__Given records__.
____
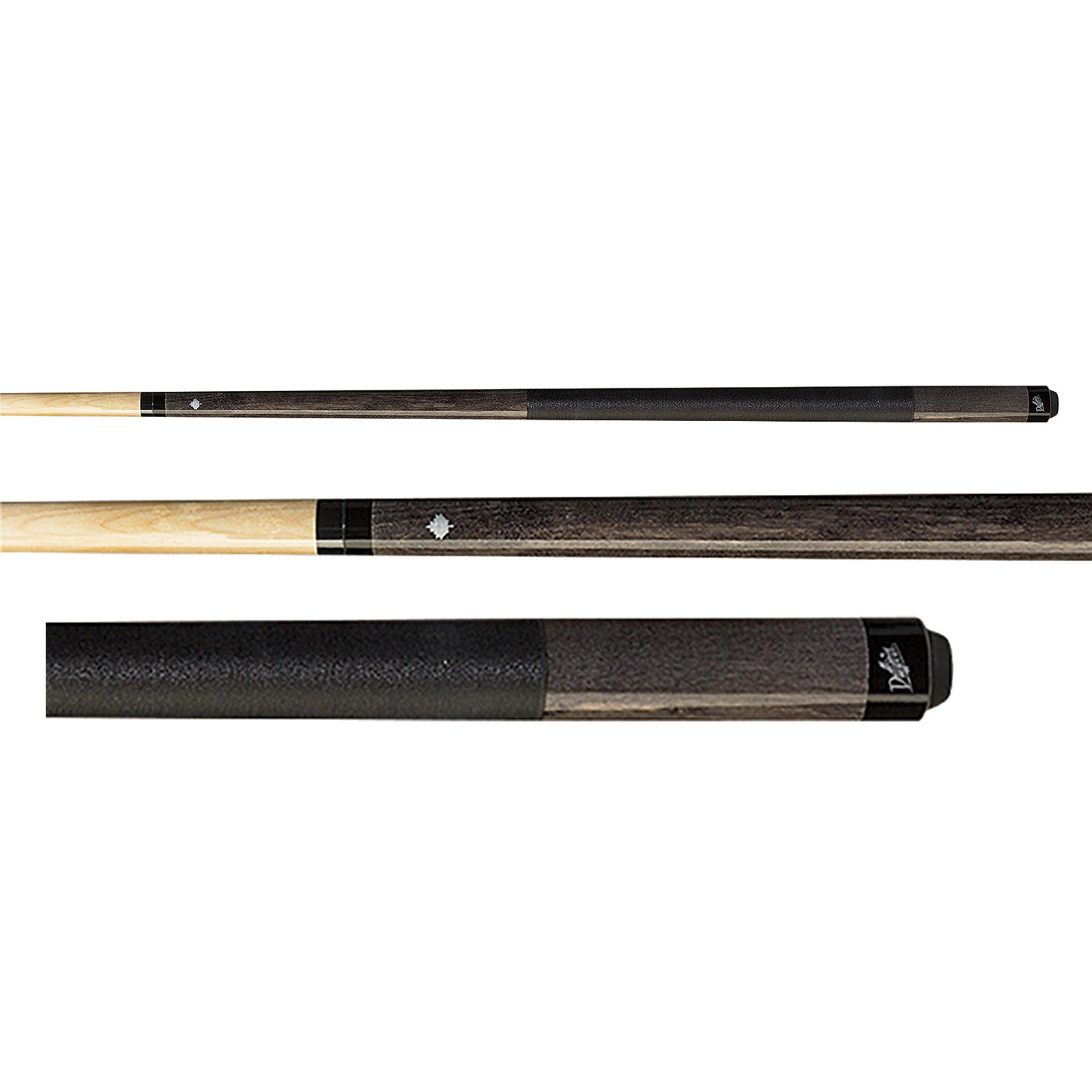 Dufferin D-232 Dove Grey Pool Cue Stick
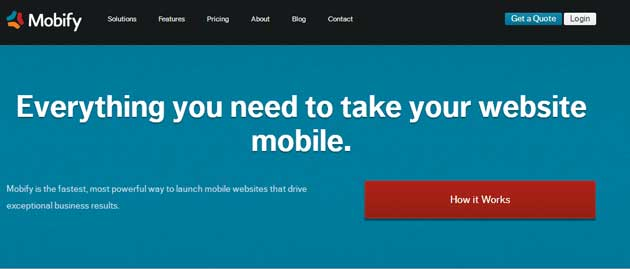 create a mobile website with mobify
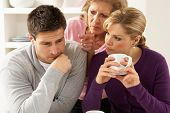 foto of mother law  - Senior Mother Interfering With Couple Having Argument At Home - JPG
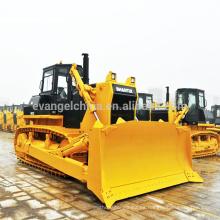 SHANTUI bulldozer SD32, nueva excavadora sobre orugas, con mejor topadora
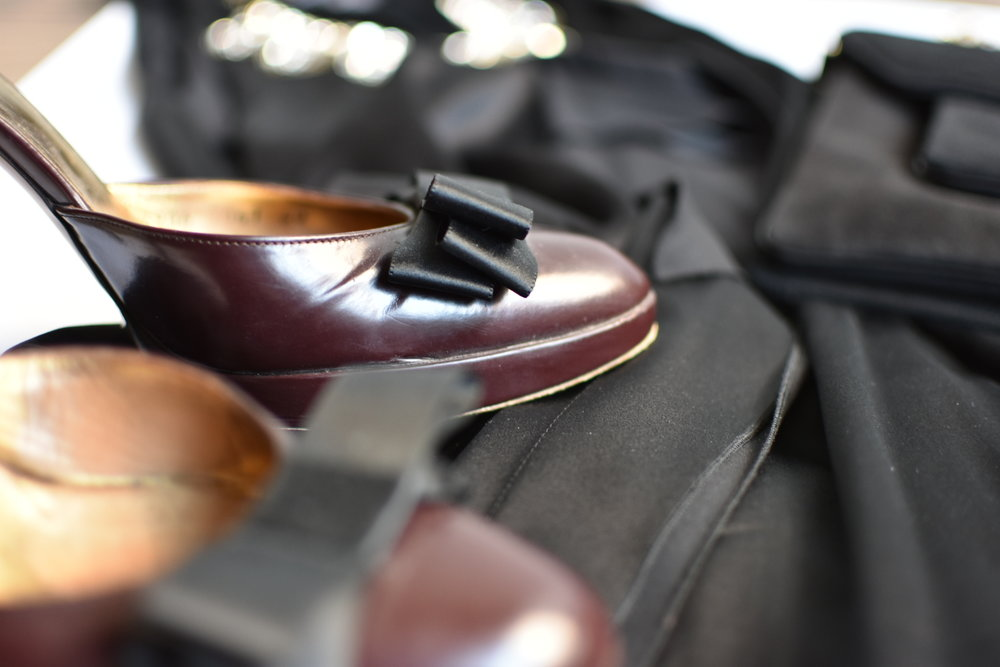 Consignment Shopping Tips Designer 1.JPG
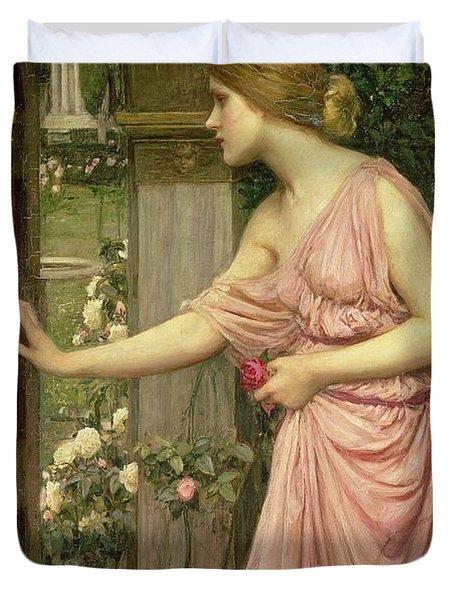 Psyche Entering Cupid's Garden Duvet Cover by John William Waterhouse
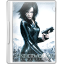 64x64px size png icon of underworld 2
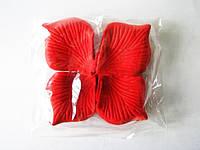 Лепестки искусственные разные L 6 cm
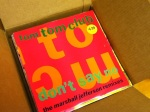 toom tom club - dontsaynojeffersonUK12A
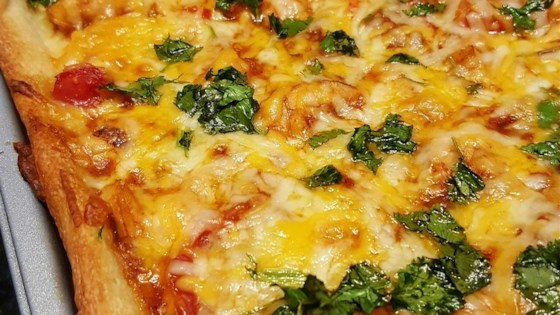 Photo of Quick and Easy BBQ Pizza by ASHLEIGHL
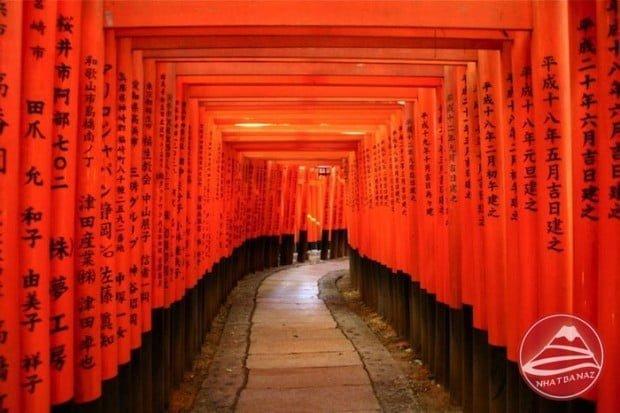 Đền Fushimi-Inari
____
__Work required__. Please transcribe all of the entries exactly and omit any picture they hold.

__Exercise solution__.
 Dufferin D-232 Dove Grey Pool Cue Stick
 create a mobile website with mobify
 foto of mother law  - Senior Mother Interfering With Couple Having Argument At Home - JPG
 SHANTUI bulldozer SD32, nueva excavadora sobre orugas, con mejor topadora
 Consignment Shopping Tips Designer 1.JPG
 Psyche Entering Cupid's Garden Duvet Cover by John William Waterhouse
 64x64px size png icon of underworld 2
 Лепестки искусственные разные L 6 cm
 toom tom club - dontsaynojeffersonUK12A
 Photo of Quick and Easy BBQ Pizza by ASHLEIGHL
 Đền Fushimi-Inari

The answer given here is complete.